Significantly, Riley’s set blends a sense of claustrophobic stasis with a porousness and fluidity that speak to undeniable connections, resonances, and communication at even the outer limits of internal exile. This central theme in Shourd’s play finds further echoes in the simple overlapping movements that pass among the characters in Stacey Printz’s graceful gestural choreography, or in the psychological close-ups and interior landscapes of projection designer Tom Ontiveros’s gorgeous video backdrop.

The frayed but still vital social bonds maintained among the prisoners contribute to making a collection of extremely alienated individuals into a kind of uneasy family and, ultimately, into a political force. Significantly, the unofficial leader of the cellblock, Ray De Vaul (movingly embodied by the fine veteran Bay Area actor Steven Anthony Jones), has not only been in the longest but, as a Black Panther, sustains himself by identifying with a larger political philosophy and movement.

Enduring his nineteenth year of solitary, Ray acts as the generous and stoic paterfamilias to the other men in his vicinity, with whom he communicates by shouting or passing notes. It’s Ray who first reaches out to the vulnerable new arrival, marched into the empty bottom cell by the guards (Michael J. Asberry and Valerie Weak), a keyed up and frightened young man named Rocky (Chris Herbie Holland in an energetic and heartbreaking performance).

Among the more prominent subplots is the fragile and telling relationship between inmate Victor Santiago (a powerful and mercurial Carlos Aguirre) and his daughter Olivia (Battista, delivering a warm and well-measured performance as a devoted yet conflicted daddy’s girl), whom he tries to impress with fatherly authority despite a crushing distance that leaves him feeling insecure and inadequate.

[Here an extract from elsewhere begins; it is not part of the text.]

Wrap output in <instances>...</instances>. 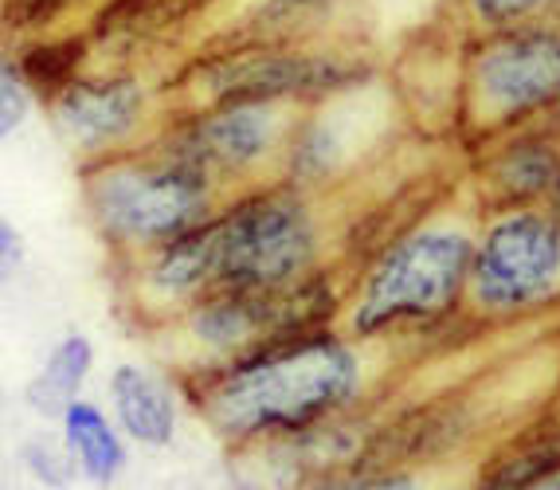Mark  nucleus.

There is also the slow-emerging story of Jake Juchau (a fine, coolly eloquent Clive Worsley), an aging white supremacist with growing doubts about his misspent youth. Jake’s maturation develops into a “prisoner class” consciousness that has implications for the entire cellblock, and his transformation also finds subtle coloring in a short but suggestive dialogue, through prison glass, with an old flame, now a journalist with access to the broader public.

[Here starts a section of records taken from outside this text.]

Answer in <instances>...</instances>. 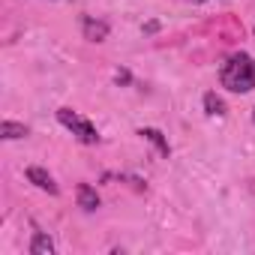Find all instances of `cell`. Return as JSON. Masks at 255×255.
<instances>
[{
    "label": "cell",
    "instance_id": "cell-1",
    "mask_svg": "<svg viewBox=\"0 0 255 255\" xmlns=\"http://www.w3.org/2000/svg\"><path fill=\"white\" fill-rule=\"evenodd\" d=\"M219 81L231 93H249V90H255V60L249 54H243V51L231 54L222 63V69H219Z\"/></svg>",
    "mask_w": 255,
    "mask_h": 255
},
{
    "label": "cell",
    "instance_id": "cell-2",
    "mask_svg": "<svg viewBox=\"0 0 255 255\" xmlns=\"http://www.w3.org/2000/svg\"><path fill=\"white\" fill-rule=\"evenodd\" d=\"M57 120L66 126V129H69L72 135H78L84 144H96V141H99L96 126H93L87 117H81L78 111H72V108H60V111H57Z\"/></svg>",
    "mask_w": 255,
    "mask_h": 255
},
{
    "label": "cell",
    "instance_id": "cell-3",
    "mask_svg": "<svg viewBox=\"0 0 255 255\" xmlns=\"http://www.w3.org/2000/svg\"><path fill=\"white\" fill-rule=\"evenodd\" d=\"M27 180H30L33 186H39L42 192H48V195H57V183H54V177H51L45 168H39V165H30V168H27Z\"/></svg>",
    "mask_w": 255,
    "mask_h": 255
},
{
    "label": "cell",
    "instance_id": "cell-4",
    "mask_svg": "<svg viewBox=\"0 0 255 255\" xmlns=\"http://www.w3.org/2000/svg\"><path fill=\"white\" fill-rule=\"evenodd\" d=\"M81 30H84V39H90V42H102V39H108V24H105V21L84 18V21H81Z\"/></svg>",
    "mask_w": 255,
    "mask_h": 255
},
{
    "label": "cell",
    "instance_id": "cell-5",
    "mask_svg": "<svg viewBox=\"0 0 255 255\" xmlns=\"http://www.w3.org/2000/svg\"><path fill=\"white\" fill-rule=\"evenodd\" d=\"M75 198H78V207L87 210V213L99 207V195H96V189L87 186V183H78V186H75Z\"/></svg>",
    "mask_w": 255,
    "mask_h": 255
},
{
    "label": "cell",
    "instance_id": "cell-6",
    "mask_svg": "<svg viewBox=\"0 0 255 255\" xmlns=\"http://www.w3.org/2000/svg\"><path fill=\"white\" fill-rule=\"evenodd\" d=\"M30 255H54V240L48 234H33L30 240Z\"/></svg>",
    "mask_w": 255,
    "mask_h": 255
},
{
    "label": "cell",
    "instance_id": "cell-7",
    "mask_svg": "<svg viewBox=\"0 0 255 255\" xmlns=\"http://www.w3.org/2000/svg\"><path fill=\"white\" fill-rule=\"evenodd\" d=\"M24 135H27V126H24V123L3 120V126H0V138H6V141H12V138H24Z\"/></svg>",
    "mask_w": 255,
    "mask_h": 255
},
{
    "label": "cell",
    "instance_id": "cell-8",
    "mask_svg": "<svg viewBox=\"0 0 255 255\" xmlns=\"http://www.w3.org/2000/svg\"><path fill=\"white\" fill-rule=\"evenodd\" d=\"M138 135H144L147 141H153V144L159 147V153H162V156H168V153H171V147H168V141L162 138V132H159V129H141Z\"/></svg>",
    "mask_w": 255,
    "mask_h": 255
},
{
    "label": "cell",
    "instance_id": "cell-9",
    "mask_svg": "<svg viewBox=\"0 0 255 255\" xmlns=\"http://www.w3.org/2000/svg\"><path fill=\"white\" fill-rule=\"evenodd\" d=\"M204 108H207V114H213V117H222V114H225V102H222L216 93H204Z\"/></svg>",
    "mask_w": 255,
    "mask_h": 255
},
{
    "label": "cell",
    "instance_id": "cell-10",
    "mask_svg": "<svg viewBox=\"0 0 255 255\" xmlns=\"http://www.w3.org/2000/svg\"><path fill=\"white\" fill-rule=\"evenodd\" d=\"M156 30H159V21H147L144 24V33H156Z\"/></svg>",
    "mask_w": 255,
    "mask_h": 255
},
{
    "label": "cell",
    "instance_id": "cell-11",
    "mask_svg": "<svg viewBox=\"0 0 255 255\" xmlns=\"http://www.w3.org/2000/svg\"><path fill=\"white\" fill-rule=\"evenodd\" d=\"M192 3H204V0H192Z\"/></svg>",
    "mask_w": 255,
    "mask_h": 255
},
{
    "label": "cell",
    "instance_id": "cell-12",
    "mask_svg": "<svg viewBox=\"0 0 255 255\" xmlns=\"http://www.w3.org/2000/svg\"><path fill=\"white\" fill-rule=\"evenodd\" d=\"M252 33H255V30H252Z\"/></svg>",
    "mask_w": 255,
    "mask_h": 255
}]
</instances>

(At this point, the plot recalls the recent hunger strike by California prisoners protesting similar conditions—a widespread coordinated action that made international news.)

The two other prisoners are Carlos Aviles (the capable Manuel Fernandez), a loquacious wannabe bad guy; and a desperately unhinged man nicknamed Looney Tunes (brought to life in an intense and wrenching performance by a remarkable J Jha).

Shourd takes time and care with the culture of the prison; not merely its imposed structure but the interior, organic rituals and traditions that grow up among the inmates themselves, such as the sharing of gift bags with new arrivals, the passing of hand-written messages along a makeshift “line,” or the invention of any number of tools and articles designed to gain a modicum of comfort (something the character of Victor excels at in the manner of a born artisan-engineer).

Even as inmates bicker with or threaten one another, this common culture of the cellblock lives in the unoccupied spaces within an otherwise dehumanizing institutional structure, subverting it to a certain degree by asserting a small, circumscribed zone of autonomy and fraternity.

This zone makes possible, if not inevitable, the formation of something more, a political solidarity that transcends the racism and fear otherwise dividing the prisoners. And that solidarity again strikes an intentional contrast with a larger social alienation—glaringly obvious amid the racism, misogyny, homophobia, and xenophobia of the present demagogic moment—in comparison with which solitary confinement might be said to be only an especially virulent extreme.

 

The Box: A Play About Solitary Confinement runs July 6–30 at Z Space, 450 Florida Street, San Francisco.